Bridging Continents and Disciplines

Led by Associate Professor Fernanda Valdovinos, the project unites an international team of mathematicians and field biologists to move beyond local observations toward a global "grounded truth." The initiative is bolstered by a newly awarded seed grant from UC Davis Global Affairs for “Building Portugal’s Marine Food Web: Studying Global Upwelling Ecosystem Sustainability,” further cementing the project's commitment to international collaboration.

"That’s my strength—I am a very interdisciplinary and cross-scale researcher," says Valdovinos. "We are all very excited and open to understanding what the other does."
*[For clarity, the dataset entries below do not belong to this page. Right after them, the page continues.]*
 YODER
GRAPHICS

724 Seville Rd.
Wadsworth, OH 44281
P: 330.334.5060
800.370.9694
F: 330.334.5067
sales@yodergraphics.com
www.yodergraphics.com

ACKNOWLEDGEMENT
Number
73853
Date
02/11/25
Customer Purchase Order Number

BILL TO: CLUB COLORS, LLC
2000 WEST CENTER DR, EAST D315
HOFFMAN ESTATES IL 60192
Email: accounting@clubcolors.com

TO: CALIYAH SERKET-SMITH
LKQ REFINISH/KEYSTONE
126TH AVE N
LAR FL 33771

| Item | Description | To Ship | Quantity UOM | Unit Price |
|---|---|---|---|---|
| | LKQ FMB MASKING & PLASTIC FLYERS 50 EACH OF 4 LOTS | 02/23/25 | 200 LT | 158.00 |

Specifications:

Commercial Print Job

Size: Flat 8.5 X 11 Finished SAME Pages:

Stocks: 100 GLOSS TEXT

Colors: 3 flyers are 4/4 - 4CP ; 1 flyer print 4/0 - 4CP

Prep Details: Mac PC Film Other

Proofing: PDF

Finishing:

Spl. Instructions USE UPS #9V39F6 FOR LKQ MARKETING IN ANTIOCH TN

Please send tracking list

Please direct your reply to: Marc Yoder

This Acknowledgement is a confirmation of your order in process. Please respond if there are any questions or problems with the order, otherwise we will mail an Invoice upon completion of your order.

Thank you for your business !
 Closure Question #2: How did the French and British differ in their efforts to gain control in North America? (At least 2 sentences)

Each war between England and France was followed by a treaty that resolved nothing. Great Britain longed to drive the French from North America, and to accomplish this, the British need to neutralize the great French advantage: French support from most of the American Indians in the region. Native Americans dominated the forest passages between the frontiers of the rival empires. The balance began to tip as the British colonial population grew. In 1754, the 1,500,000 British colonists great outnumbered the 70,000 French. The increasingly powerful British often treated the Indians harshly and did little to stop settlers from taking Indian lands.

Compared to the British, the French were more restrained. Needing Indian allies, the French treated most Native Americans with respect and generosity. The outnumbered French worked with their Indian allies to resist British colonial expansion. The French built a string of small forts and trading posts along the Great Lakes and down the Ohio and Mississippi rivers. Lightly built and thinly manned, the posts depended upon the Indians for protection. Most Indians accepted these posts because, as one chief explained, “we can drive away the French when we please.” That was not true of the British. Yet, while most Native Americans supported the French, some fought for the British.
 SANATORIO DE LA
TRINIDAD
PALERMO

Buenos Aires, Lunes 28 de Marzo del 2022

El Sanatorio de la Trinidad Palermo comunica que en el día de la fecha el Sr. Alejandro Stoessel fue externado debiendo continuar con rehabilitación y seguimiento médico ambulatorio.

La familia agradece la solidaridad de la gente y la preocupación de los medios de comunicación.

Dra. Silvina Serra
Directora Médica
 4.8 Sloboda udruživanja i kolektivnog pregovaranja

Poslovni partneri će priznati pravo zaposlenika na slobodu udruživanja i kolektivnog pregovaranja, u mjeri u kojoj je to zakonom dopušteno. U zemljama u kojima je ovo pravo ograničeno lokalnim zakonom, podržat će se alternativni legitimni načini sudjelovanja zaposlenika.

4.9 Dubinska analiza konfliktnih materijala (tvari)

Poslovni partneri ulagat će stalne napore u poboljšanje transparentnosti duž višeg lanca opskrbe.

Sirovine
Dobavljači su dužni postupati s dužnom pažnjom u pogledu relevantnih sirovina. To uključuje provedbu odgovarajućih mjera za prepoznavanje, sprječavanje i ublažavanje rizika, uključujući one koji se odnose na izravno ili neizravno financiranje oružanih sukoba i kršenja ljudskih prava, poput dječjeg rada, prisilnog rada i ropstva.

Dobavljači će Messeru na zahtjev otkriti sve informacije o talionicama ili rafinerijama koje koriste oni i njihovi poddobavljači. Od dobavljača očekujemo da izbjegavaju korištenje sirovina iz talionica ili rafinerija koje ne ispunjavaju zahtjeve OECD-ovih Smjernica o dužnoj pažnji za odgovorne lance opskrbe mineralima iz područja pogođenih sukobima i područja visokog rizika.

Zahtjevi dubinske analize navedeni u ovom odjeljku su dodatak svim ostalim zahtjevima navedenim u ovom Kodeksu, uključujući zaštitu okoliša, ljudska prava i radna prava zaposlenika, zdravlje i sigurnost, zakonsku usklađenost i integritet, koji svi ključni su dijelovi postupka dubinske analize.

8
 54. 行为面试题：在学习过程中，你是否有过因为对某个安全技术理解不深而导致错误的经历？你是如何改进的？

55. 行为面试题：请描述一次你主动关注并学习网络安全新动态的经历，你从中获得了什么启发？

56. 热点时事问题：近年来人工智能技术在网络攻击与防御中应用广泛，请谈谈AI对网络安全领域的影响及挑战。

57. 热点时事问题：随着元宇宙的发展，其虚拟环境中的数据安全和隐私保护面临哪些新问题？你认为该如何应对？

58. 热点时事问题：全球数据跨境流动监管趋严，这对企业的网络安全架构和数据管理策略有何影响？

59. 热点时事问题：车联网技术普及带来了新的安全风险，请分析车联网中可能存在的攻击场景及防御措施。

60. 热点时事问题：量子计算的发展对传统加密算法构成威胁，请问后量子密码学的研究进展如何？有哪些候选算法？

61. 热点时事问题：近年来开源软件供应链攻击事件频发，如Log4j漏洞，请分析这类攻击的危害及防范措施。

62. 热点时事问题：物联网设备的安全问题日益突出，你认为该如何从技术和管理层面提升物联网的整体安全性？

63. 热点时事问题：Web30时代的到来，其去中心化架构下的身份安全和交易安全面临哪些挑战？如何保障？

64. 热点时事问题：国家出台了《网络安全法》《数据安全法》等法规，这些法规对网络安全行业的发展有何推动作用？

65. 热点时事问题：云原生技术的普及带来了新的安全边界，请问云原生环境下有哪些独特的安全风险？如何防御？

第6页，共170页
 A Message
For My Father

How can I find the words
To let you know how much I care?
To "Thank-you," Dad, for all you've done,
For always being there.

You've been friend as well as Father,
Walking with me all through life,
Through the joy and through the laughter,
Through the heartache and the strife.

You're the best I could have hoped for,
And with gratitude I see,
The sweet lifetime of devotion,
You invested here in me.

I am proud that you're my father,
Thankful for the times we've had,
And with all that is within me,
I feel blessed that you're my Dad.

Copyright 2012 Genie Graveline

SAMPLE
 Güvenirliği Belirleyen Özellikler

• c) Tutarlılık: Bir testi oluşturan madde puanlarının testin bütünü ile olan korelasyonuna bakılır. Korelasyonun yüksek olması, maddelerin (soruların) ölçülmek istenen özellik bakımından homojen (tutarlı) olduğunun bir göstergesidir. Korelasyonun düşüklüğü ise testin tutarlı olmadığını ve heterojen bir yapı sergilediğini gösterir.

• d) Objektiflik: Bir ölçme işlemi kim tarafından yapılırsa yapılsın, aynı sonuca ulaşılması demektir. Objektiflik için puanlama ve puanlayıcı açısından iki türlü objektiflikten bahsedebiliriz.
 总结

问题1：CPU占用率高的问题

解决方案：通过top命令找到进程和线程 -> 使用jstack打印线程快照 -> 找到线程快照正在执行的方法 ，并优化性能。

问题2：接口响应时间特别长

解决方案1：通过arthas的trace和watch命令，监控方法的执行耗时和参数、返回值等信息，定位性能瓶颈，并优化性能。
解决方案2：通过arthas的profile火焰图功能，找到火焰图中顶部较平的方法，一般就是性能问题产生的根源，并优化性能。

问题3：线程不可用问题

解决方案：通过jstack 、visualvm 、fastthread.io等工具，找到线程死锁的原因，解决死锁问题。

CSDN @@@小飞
Four people standing on rocky coastal tidepools with reflections under cloudy sky — Fernando Lima (Associação BIOPOLIS, Portugal) with Valdovinos Lab’s members (Alaina Stockdill, Lauren Mossman, Fernanda Valdovinos). Image courtesy of Rui Seabra

The "Eyes and Ears" of the Ecosystem

The work begins with a key component: standardized data collection.

The Loggers: The team is deploying sensors that act as the "eyes and ears" of the ecosystems.
Uniformity: These loggers ensure data is collected in the same way across all four zones — California, Chile, Portugal, and South Africa.
Field Work: During a recent expedition to Cape Town, South Africa, the California researchers worked alongside Portuguese colleagues to deploy these sensors.

Graduate student Alaina Stockdill noted that the field experience was eye-opening: “Even on these really small spatial scales, there's so much variability in what an organism is experiencing.”

The Mathematical Machinery

What happens once that data is collected? That’s where the "mathematical machinery" developed by the team’s theoreticians comes in. By feeding local data into complex models, the researchers can map how temperature changes cascade through the food web. This unique approach combines nearshore and offshore data, food web dynamics and mathematical modeling. Together, these components create a planetary-scale view of how communities adjust and adapt to changing conditions.

A Blueprint for the Future

This project is just the start of a long-term research agenda. Once created, tested, and refined, this integrative model can be applied to other aquatic and terrestrial ecosystems, offering a novel way to understand change and variability across the globe.